TASK PROMPT:
Extract every line of the data below without altering a word, and omit the pictures from your answer.

[Spatial relationship records]
- - -

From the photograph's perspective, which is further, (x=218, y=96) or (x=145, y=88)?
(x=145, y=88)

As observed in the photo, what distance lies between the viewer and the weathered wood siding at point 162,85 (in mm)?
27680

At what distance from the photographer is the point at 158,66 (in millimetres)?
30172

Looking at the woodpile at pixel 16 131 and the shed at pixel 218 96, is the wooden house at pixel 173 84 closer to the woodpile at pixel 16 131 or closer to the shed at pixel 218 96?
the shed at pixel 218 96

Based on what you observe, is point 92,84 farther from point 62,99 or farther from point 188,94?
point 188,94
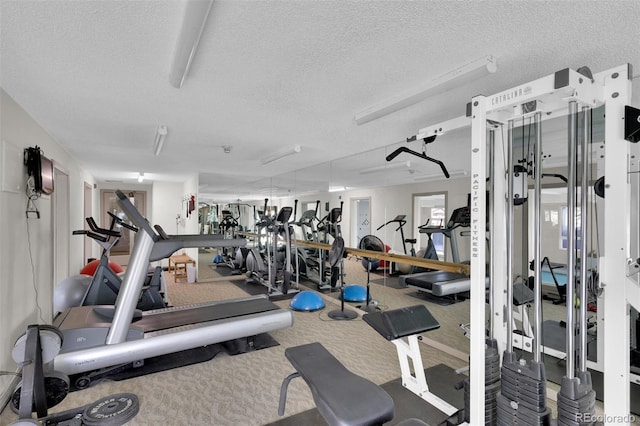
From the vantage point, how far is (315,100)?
263cm

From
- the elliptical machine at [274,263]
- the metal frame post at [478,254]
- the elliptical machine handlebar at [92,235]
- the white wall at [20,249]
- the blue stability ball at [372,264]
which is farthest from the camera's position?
the elliptical machine at [274,263]

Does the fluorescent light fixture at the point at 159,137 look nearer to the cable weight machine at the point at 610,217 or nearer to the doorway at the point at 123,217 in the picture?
the cable weight machine at the point at 610,217

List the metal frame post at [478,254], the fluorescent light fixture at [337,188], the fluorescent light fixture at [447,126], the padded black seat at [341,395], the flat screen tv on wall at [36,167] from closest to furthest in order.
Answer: the padded black seat at [341,395]
the metal frame post at [478,254]
the fluorescent light fixture at [447,126]
the flat screen tv on wall at [36,167]
the fluorescent light fixture at [337,188]

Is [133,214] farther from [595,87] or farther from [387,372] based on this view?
[595,87]

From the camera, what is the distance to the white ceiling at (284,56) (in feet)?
4.85

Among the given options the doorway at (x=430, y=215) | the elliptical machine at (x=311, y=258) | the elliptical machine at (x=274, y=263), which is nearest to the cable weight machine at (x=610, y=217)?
the doorway at (x=430, y=215)

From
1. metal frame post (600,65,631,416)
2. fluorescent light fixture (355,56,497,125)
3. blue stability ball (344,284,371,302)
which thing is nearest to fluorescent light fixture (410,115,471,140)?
fluorescent light fixture (355,56,497,125)

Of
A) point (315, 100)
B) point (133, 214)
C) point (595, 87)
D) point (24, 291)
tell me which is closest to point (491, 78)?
point (595, 87)

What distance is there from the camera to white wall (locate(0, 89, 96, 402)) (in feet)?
7.61

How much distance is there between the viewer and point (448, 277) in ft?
14.3

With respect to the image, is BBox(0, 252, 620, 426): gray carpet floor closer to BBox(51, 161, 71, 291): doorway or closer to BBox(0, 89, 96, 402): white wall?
BBox(0, 89, 96, 402): white wall

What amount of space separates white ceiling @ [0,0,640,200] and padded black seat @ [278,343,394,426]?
1822 mm

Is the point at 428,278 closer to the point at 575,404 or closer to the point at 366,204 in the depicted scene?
the point at 366,204

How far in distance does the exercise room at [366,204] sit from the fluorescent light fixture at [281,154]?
0.05 m
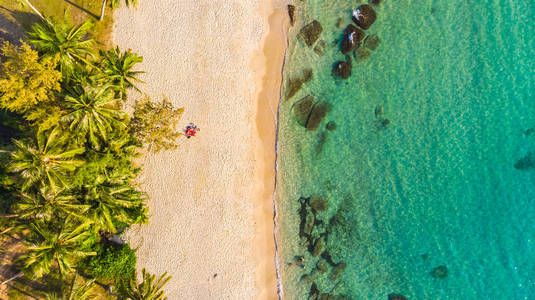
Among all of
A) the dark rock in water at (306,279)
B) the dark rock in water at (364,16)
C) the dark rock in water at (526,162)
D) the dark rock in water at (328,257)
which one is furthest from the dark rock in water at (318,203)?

- - -

RESULT OF THE EXERCISE:
From the photograph's perspective, which is further, (x=218, y=96) or (x=145, y=88)?
(x=145, y=88)

As observed in the photo, what distance lies between the viewer and the weathered wood siding at point 162,85 (in mm)?
27680

At what distance from the photographer is the point at 158,66 (in millimetres)?
30172

Looking at the woodpile at pixel 16 131 and the shed at pixel 218 96, is the wooden house at pixel 173 84 closer to the woodpile at pixel 16 131 or closer to the shed at pixel 218 96?
the shed at pixel 218 96

Based on what you observe, is point 92,84 farther from point 62,99 or farther from point 188,94?
point 188,94
From the vantage point, how far is (315,100)?
263cm

From
- the elliptical machine at [274,263]
- the metal frame post at [478,254]
- the elliptical machine handlebar at [92,235]
- the white wall at [20,249]
- the blue stability ball at [372,264]
which is farthest from the camera's position?
the elliptical machine at [274,263]

Does the fluorescent light fixture at the point at 159,137 look nearer to the cable weight machine at the point at 610,217 or nearer to the doorway at the point at 123,217 in the picture?
the cable weight machine at the point at 610,217

List the metal frame post at [478,254], the fluorescent light fixture at [337,188], the fluorescent light fixture at [447,126], the padded black seat at [341,395], the flat screen tv on wall at [36,167] from closest to furthest in order.
Answer: the padded black seat at [341,395]
the metal frame post at [478,254]
the fluorescent light fixture at [447,126]
the flat screen tv on wall at [36,167]
the fluorescent light fixture at [337,188]

Is [133,214] farther from [595,87] or farther from [387,372] based on this view?
[595,87]

From the camera, what is the distance to the white ceiling at (284,56) (in feet)?
4.85

Among the given options the doorway at (x=430, y=215) | the elliptical machine at (x=311, y=258) | the elliptical machine at (x=274, y=263), which is nearest to the cable weight machine at (x=610, y=217)?
the doorway at (x=430, y=215)

From
1. metal frame post (600,65,631,416)
2. fluorescent light fixture (355,56,497,125)
3. blue stability ball (344,284,371,302)
which thing is nearest to fluorescent light fixture (410,115,471,140)?
fluorescent light fixture (355,56,497,125)

Of
A) point (315, 100)
B) point (133, 214)
C) point (595, 87)
D) point (24, 291)
tell me which is closest to point (491, 78)?
point (595, 87)

What distance is there from the camera to white wall (locate(0, 89, 96, 402)) (in feet)?
7.61

How much distance is there between the viewer and point (448, 277) in ft?
14.3

With respect to the image, is BBox(0, 252, 620, 426): gray carpet floor closer to BBox(51, 161, 71, 291): doorway or closer to BBox(0, 89, 96, 402): white wall?
BBox(0, 89, 96, 402): white wall

What amount of space separates white ceiling @ [0,0,640,200] and padded black seat @ [278,343,394,426]?
1822 mm

Is the point at 428,278 closer to the point at 575,404 or closer to the point at 366,204 in the depicted scene?
the point at 366,204

How far in distance does the exercise room at [366,204] sit from the fluorescent light fixture at [281,154]?
0.05 m
Among all of
A) the dark rock in water at (306,279)
B) the dark rock in water at (364,16)
C) the dark rock in water at (526,162)
D) the dark rock in water at (328,257)
which one is furthest from the dark rock in water at (318,203)?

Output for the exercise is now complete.